Research in visual surveillance is quickly approaching the area of complex activities, which are framed by extended context. As more and more methods of identifying simple movements become available, the importance of the contextual methods increases. In such approaches, activities and movements are not only recognized at the moment of detection, but their interpretation and labeling is affected by the temporally extended context in which the events take place (e.g., see [2]). For example, in our application, while observing objects of different classes, cars and people, the detection of the class of an object may be uncertain. However, if when participating in an interaction the object behaves like a car, entering interactions with other objects in a way characteristic to a car, then belief about its class label is reinforced.
The monitoring system we describe in this paper is an example of an end-to-end implementation, which is adaptive to the physical features of the monitored environment and exhibits certain contextual awareness. Adaptation to the environment is achieved by a tracker based on Adaptive Background Mixture Models ([16]). It robustly tracks separate objects in environments with significant lighting variation, repetitive motions, and long-term scene changes. The tracking sequences it produces are probabilistically classified and mapped into a set of pre-determined discrete events. These events correspond to objects of different types performing different actions.

▶ _GIVEN RECORDS_
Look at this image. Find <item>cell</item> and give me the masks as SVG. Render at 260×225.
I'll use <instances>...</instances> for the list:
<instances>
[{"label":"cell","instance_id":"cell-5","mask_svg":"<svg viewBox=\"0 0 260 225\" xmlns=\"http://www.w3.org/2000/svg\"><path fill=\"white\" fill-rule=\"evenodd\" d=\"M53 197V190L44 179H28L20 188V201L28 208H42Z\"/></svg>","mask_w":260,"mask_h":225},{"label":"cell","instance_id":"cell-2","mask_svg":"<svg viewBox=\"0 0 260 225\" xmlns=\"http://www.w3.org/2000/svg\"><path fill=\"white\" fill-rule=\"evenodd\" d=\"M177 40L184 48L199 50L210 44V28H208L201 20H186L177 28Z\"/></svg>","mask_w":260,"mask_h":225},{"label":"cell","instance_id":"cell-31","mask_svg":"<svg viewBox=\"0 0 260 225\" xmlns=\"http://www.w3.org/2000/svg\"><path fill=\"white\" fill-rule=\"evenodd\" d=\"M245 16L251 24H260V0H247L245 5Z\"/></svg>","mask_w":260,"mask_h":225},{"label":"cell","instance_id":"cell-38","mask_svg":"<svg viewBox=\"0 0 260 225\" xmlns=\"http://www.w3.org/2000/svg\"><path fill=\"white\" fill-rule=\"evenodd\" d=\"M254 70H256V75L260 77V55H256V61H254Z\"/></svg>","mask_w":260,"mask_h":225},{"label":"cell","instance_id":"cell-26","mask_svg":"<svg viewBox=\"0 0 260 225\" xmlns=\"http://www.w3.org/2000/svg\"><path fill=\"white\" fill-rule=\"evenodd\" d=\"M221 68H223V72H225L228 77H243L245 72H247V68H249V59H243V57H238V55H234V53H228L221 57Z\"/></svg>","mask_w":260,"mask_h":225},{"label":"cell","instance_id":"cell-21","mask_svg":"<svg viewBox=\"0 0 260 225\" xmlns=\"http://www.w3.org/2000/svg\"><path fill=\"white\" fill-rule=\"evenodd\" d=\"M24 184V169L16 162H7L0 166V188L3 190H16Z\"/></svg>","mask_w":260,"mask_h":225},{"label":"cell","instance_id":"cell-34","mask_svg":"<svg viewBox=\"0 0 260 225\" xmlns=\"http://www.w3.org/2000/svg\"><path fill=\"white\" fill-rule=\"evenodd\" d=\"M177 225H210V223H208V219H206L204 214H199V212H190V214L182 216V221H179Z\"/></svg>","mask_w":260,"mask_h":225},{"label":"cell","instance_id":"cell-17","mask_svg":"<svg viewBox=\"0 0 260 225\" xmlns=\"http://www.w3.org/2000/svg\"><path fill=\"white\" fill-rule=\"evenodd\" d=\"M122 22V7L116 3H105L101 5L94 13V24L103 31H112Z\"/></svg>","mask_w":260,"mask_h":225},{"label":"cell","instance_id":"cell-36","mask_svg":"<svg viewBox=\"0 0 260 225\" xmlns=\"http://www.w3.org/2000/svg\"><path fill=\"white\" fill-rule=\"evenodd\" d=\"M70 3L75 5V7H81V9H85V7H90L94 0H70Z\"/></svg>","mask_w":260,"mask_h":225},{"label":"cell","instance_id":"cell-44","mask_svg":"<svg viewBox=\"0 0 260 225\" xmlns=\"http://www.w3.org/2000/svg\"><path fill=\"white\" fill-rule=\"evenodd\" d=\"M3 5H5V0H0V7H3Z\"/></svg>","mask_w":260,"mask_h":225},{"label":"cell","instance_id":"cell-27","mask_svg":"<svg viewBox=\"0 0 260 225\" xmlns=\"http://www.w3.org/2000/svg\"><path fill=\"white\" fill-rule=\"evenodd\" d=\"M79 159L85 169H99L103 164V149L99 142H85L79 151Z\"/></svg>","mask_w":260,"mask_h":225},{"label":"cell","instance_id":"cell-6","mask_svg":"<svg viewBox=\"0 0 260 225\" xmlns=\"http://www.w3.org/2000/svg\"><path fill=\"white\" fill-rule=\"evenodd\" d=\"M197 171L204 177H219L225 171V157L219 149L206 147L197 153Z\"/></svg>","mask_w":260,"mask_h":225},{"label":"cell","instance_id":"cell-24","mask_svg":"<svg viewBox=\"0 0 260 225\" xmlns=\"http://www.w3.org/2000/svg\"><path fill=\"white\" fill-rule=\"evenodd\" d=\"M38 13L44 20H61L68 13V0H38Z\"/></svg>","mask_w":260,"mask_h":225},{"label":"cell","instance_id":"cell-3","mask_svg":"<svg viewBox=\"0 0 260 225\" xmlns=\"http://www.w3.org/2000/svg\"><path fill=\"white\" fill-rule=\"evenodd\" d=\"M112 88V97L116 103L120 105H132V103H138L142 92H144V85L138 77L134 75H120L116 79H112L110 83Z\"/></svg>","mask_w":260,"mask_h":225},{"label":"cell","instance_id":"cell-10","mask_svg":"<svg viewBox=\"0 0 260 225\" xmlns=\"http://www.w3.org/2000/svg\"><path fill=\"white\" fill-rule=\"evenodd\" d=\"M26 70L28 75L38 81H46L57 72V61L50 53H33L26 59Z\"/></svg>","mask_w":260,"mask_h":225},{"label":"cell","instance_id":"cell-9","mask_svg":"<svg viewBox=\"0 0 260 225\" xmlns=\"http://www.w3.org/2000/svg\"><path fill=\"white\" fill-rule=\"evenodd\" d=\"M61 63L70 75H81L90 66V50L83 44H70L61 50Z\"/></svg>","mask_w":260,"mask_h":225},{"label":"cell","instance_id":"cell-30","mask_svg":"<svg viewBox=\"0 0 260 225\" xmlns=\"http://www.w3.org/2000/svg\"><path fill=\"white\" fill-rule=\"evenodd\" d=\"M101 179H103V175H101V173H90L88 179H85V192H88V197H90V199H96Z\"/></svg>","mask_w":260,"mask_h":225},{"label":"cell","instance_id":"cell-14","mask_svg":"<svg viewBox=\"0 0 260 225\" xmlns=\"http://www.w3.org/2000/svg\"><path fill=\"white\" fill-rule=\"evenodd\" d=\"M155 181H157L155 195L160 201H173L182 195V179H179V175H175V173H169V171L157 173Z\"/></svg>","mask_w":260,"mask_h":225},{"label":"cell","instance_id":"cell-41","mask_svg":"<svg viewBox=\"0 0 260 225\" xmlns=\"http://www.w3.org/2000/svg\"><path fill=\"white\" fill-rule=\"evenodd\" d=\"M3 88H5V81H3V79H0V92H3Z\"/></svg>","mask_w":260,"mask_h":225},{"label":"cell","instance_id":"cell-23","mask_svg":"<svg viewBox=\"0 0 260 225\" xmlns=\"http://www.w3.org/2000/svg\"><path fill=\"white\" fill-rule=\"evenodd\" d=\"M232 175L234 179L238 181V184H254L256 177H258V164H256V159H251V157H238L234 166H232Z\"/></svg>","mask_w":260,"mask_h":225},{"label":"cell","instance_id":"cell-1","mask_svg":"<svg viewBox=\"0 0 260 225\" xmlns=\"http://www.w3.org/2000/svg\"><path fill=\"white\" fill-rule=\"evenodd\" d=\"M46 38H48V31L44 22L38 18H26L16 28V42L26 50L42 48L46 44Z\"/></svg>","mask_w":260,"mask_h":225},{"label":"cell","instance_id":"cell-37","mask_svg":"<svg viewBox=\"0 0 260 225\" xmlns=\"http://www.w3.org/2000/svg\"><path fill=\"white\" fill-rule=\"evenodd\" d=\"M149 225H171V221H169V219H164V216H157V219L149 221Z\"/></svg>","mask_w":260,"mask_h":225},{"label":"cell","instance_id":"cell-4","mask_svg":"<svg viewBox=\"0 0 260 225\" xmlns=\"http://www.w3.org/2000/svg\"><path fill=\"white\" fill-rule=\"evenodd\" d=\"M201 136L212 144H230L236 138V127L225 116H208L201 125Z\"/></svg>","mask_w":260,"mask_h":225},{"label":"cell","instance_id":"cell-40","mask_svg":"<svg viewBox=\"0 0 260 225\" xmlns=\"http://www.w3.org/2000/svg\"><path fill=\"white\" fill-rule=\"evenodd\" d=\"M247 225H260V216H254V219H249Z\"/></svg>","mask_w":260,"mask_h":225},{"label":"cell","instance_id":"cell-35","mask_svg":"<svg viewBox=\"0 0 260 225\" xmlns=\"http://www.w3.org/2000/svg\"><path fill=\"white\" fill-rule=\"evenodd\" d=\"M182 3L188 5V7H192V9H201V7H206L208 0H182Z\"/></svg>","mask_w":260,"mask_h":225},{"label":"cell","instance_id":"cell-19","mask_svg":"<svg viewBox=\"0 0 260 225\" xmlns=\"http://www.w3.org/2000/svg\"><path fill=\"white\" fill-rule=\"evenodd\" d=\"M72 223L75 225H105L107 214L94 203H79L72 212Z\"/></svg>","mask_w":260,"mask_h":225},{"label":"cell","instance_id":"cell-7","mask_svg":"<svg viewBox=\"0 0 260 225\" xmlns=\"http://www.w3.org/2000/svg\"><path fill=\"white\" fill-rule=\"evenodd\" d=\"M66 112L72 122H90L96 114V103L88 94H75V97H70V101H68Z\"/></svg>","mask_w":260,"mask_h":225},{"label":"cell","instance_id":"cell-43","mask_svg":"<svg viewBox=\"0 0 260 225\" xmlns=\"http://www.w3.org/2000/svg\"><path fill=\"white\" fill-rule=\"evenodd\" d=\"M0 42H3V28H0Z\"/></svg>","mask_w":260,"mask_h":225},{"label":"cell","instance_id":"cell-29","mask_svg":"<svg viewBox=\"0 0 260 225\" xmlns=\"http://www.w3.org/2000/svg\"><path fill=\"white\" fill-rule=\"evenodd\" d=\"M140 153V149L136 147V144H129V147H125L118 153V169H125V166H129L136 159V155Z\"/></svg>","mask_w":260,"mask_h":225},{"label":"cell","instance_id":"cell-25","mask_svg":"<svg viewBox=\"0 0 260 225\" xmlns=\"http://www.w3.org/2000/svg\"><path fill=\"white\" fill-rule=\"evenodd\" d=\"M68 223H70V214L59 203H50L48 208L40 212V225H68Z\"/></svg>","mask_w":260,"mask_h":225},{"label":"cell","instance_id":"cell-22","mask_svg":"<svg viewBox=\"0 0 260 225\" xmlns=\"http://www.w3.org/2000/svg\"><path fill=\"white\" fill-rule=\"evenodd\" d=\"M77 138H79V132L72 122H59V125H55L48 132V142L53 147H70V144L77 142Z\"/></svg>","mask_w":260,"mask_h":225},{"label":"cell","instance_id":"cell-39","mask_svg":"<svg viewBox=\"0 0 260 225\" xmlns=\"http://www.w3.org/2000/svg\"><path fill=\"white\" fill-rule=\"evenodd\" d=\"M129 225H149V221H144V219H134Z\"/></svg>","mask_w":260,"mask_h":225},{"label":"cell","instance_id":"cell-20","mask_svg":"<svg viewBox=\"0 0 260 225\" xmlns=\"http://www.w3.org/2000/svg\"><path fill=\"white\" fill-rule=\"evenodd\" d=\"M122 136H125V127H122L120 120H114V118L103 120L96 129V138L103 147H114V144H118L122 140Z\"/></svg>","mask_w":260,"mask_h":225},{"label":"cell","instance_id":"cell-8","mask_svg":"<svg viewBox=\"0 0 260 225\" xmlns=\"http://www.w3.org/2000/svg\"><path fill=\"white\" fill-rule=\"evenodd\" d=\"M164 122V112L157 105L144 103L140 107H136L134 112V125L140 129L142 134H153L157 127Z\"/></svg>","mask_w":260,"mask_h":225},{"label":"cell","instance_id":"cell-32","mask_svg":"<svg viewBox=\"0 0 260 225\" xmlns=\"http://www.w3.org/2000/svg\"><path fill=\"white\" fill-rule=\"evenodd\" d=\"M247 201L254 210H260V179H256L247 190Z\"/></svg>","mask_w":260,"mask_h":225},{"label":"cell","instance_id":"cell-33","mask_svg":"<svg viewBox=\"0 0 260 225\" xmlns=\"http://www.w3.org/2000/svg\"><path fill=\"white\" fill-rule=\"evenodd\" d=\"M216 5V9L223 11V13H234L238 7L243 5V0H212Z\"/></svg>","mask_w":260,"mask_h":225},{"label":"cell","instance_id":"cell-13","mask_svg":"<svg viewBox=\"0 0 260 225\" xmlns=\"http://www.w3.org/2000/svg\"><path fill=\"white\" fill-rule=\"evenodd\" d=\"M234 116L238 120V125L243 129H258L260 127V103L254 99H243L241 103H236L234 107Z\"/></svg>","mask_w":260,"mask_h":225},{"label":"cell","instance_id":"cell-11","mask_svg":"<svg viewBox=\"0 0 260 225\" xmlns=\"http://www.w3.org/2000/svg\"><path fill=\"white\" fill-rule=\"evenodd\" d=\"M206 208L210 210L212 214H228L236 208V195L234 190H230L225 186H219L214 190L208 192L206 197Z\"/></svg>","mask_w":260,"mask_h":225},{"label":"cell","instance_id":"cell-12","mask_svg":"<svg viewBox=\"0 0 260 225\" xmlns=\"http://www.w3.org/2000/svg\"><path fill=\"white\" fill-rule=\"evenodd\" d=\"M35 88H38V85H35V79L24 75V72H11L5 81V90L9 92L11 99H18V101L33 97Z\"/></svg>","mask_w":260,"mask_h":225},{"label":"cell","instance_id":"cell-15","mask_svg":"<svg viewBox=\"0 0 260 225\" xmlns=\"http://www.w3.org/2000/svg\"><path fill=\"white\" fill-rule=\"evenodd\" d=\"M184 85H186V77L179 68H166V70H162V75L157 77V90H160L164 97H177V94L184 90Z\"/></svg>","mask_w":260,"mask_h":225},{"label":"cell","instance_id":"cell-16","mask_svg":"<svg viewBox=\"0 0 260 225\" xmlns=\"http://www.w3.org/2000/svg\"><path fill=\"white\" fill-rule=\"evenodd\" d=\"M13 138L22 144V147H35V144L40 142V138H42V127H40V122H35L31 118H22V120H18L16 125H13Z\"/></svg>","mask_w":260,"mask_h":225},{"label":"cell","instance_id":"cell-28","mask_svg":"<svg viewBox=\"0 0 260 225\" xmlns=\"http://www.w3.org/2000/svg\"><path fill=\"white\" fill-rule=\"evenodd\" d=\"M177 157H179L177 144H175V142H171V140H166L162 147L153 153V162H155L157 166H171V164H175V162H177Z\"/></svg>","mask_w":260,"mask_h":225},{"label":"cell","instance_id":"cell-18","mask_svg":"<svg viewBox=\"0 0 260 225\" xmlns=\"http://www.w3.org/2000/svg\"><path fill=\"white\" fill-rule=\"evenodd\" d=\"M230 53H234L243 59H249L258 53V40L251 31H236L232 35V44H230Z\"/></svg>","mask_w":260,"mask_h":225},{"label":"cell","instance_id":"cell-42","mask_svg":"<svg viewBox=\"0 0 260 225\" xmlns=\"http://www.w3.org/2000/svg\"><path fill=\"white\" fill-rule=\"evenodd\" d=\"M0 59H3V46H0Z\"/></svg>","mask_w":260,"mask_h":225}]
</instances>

▶ _WORK TO COMPLETE_
Please extend the text on visual surveillance above, picking up right after its final sentence rather than from the records.

▶ _ANSWER SPACE_
Contextual information in the system is propagated via a stochastic parsing mechanism. Stochastic parsing handles noisy and uncertain classifications of the primitive events by integrating them into a coherent interpretation. Parallel input streams and consistency checking allows for detection of high level interactions between multiple objects. The system demonstrates integration of low level visual information with high level structural knowledge, which serve as contextual constraints. The system is capable of maintaining concurrent interpretations when multiple activities are taking place simultaneously. Furthermore, the system allows for interpretation of activities involving multiple objects, such as interactions between cars and people during PICK-UP and DROP-OFF.
The remainder of this paper is organized as follows: section 2 introduces the problem domain and gives a brief overview of previous and ongoing research in building automated surveillance systems. Section 3 gives an overview of the system and details of its implementation. The section describes the system components, a tracker (section 3.1), an event generator (section 3.2) and the parser (section 3.3) presenting the level of detail necessary for general understanding 5. Results of the system working on the surveillance data are shown in section 4, which is followed by conclusions, presented in section 5.